Nicolaas Jacobus de Wet, PC, QC (11 September 1873 – 16 March 1960) was a South African politician, lawyer, and judge who was Chief Justice of South Africa and acting Governor-General from 1943 to 1945.
Early life
De Wet was born and went to school in Aliwal North, and attended Victoria College in Stellenbosch.[1] He then went to Downing College at the University of Cambridge, from which he earned his LLB (First Class, with the Chancellor's Medal) in 1895. He was admitted as an advocate (the South African equivalent of a barrister) in 1896.[2] During the Anglo-Boer War he was military secretary to General Louis Botha, commandant-general of the Transvaal forces, and acted as an interpreter at the peace conference that ended the war in 1902.
Political career
After the war, de Wet joined Botha in politics, and was a member of the Transvaal legislative assembly from 1907 to 1910. He was a legal adviser to the Transvaal delegation to the 1908-1909 National Convention that drew up the Constitution for the Union of South Africa. In 1913, he was appointed a King's Counsel. He was also a founder member of the Suid-Afrikaanse Akademie vir Wetenskap en Kuns ("South African Academy for Science and Art") in 1909.

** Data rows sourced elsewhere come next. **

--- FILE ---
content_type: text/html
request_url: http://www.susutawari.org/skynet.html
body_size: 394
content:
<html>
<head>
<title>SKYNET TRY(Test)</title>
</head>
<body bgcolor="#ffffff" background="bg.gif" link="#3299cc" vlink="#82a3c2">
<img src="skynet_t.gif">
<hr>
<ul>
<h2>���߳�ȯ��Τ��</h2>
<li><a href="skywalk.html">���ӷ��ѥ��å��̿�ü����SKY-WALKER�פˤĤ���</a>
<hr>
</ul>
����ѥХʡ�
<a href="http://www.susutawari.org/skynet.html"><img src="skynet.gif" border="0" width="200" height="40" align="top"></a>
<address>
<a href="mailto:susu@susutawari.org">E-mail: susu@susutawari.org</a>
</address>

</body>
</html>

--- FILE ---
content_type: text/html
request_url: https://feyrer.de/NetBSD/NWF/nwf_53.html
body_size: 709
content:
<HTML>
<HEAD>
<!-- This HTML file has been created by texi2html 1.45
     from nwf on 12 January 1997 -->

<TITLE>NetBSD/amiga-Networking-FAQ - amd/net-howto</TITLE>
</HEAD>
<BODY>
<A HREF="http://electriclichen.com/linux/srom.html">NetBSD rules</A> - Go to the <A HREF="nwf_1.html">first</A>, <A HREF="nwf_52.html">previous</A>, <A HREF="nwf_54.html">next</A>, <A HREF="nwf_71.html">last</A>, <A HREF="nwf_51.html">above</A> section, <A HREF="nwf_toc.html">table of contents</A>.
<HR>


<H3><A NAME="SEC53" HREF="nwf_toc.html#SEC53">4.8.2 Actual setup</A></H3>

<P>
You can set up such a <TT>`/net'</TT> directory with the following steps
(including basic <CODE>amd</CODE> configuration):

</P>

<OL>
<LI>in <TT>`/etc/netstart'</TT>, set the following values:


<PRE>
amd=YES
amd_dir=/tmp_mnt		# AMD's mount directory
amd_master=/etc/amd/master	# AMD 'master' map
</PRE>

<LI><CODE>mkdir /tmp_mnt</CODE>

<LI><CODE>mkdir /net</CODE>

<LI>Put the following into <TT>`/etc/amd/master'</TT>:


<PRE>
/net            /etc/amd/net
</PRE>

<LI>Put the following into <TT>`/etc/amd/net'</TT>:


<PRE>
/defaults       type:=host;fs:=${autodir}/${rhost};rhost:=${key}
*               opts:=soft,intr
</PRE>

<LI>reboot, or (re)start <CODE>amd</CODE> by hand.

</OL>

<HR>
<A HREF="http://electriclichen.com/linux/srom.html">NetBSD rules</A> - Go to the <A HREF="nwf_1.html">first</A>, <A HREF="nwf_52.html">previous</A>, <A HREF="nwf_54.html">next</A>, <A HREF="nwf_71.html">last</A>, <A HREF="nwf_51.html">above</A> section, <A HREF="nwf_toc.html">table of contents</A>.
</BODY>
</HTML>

De Wet was a member of the Union Parliament between 1913 and 1929, serving as a member of the House of Assembly from 1913 to 1920 and a Senator from 1920 to 1929. He served in the South African Party government as Minister of Justice from 1913 to 1924. As such, he had to deal with the legal aspects of an armed Afrikaner uprising against the government in 1914, and the 1922 Rand Revolt.
Judicial career
De Wet was appointed a judge of the Supreme Court in 1932, a judge of the Appeal Court in 1937, and Chief Justice in 1939. As Chief Justice, he was required ex officio to act as Officer Administering the Government under a dormant commission, in the absence of the Governor-General, which he did for two and a half years, from the death of Sir Patrick Duncan in 1943 and the appointment of Gideon Brand van Zyl in 1945.